November 13, 2013
Building a property portfolio remains a popular investment strategy for many Australians. This is particularly relevant at the moment as interest rates are at record lows, which means the cost of borrowing to buy property is the lowest it has been in a very long time.
However, there are many ‘mum and dad’ potential investors who question whether they can afford to purchase an additional property while continuing to repay their home loan. Using equity may provide a solution.
Often, people who have paid off all or part of their home borrow against the equity they have built up over time - the difference between a home's market value and the unpaid balance of the home loan - to finance the deposit for an investment property purchase.

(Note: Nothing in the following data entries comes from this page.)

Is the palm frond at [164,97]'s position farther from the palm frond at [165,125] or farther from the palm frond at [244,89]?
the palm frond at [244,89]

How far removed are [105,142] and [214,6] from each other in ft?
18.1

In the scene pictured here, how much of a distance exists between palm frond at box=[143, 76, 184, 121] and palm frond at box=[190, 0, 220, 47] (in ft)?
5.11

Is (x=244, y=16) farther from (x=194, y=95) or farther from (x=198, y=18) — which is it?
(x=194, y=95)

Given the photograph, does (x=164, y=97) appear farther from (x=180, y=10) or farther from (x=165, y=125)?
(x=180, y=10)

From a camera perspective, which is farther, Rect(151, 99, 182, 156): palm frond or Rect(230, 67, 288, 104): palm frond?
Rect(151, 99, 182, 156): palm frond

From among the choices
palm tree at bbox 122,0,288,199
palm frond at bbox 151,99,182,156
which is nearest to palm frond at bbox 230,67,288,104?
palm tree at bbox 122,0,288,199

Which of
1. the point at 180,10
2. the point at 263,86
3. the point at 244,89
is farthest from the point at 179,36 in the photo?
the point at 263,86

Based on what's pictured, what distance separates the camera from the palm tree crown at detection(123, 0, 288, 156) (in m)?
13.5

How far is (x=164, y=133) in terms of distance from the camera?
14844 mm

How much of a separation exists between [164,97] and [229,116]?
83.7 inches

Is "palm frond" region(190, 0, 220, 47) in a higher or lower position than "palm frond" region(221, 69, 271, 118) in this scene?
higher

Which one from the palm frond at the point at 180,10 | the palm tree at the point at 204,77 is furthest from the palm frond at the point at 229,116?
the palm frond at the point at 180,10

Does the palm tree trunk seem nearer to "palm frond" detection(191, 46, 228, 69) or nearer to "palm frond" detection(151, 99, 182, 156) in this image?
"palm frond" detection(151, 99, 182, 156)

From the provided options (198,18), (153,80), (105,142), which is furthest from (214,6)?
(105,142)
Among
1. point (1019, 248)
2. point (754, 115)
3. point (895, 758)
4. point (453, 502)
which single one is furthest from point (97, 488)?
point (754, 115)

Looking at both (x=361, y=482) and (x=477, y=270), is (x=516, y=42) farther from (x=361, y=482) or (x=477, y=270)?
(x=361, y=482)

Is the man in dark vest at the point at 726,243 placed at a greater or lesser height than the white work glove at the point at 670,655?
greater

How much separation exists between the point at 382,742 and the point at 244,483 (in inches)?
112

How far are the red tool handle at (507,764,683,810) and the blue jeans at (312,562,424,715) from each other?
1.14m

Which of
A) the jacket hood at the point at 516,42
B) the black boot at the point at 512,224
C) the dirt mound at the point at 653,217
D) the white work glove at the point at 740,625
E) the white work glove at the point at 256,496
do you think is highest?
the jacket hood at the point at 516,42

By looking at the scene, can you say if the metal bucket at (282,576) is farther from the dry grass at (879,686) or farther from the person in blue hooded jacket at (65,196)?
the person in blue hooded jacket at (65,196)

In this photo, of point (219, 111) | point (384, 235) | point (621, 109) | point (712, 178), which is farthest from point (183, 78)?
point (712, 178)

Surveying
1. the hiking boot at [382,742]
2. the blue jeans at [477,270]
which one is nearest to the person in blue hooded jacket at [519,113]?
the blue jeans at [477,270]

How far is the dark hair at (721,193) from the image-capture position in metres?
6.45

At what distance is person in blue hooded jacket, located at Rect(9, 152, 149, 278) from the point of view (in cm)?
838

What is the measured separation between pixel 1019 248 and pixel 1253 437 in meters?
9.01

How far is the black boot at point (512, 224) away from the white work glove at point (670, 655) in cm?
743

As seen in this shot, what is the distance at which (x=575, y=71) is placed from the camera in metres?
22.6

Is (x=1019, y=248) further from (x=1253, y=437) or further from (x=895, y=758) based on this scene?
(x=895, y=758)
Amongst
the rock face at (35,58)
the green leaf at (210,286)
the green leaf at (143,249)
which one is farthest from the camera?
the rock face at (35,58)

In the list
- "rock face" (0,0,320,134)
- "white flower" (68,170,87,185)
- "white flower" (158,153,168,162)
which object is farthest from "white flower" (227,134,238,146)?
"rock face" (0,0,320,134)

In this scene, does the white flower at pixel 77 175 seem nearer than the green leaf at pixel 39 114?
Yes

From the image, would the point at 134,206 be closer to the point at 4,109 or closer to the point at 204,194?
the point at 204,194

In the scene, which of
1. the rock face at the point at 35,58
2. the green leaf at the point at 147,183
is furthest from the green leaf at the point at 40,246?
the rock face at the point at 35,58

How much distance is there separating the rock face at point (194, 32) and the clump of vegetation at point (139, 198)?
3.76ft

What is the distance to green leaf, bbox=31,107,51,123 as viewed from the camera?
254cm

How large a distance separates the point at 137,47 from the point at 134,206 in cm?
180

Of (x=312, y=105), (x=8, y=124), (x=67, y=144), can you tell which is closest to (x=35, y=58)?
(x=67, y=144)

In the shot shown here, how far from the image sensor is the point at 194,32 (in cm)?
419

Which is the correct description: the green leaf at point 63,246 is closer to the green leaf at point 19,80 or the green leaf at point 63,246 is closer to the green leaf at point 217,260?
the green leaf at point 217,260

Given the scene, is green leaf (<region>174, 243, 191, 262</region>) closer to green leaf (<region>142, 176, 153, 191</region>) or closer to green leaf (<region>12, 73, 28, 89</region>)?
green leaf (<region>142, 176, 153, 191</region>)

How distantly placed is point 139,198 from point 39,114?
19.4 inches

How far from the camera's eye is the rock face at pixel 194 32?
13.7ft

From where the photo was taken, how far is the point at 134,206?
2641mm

A family home is the biggest financial commitment, and asset, many Australians will ever have. So why not put it to work while you work on paying it off? Depending on how long you have been making repayments and the capital growth accumulated since purchasing, you may be able to use your home equity to increase your personal wealth.
Of course, how much you can borrow is subject to lenders’ serviceability criteria as well as the amount of available equity, which works as security for the investment loan. This means you don’t have to come up with a cash deposit. Keep in mind if you intend to borrow more than 80% of the total property value, ie. that of your home plus the investment property, you will probably be required to pay lenders mortgage insurance, which can be quite costly.
So, it’s clever to consult a financial and tax adviser then visit a professional mortgage broker, who can help you compare finance options and find a lender and loan product suited to your circumstances.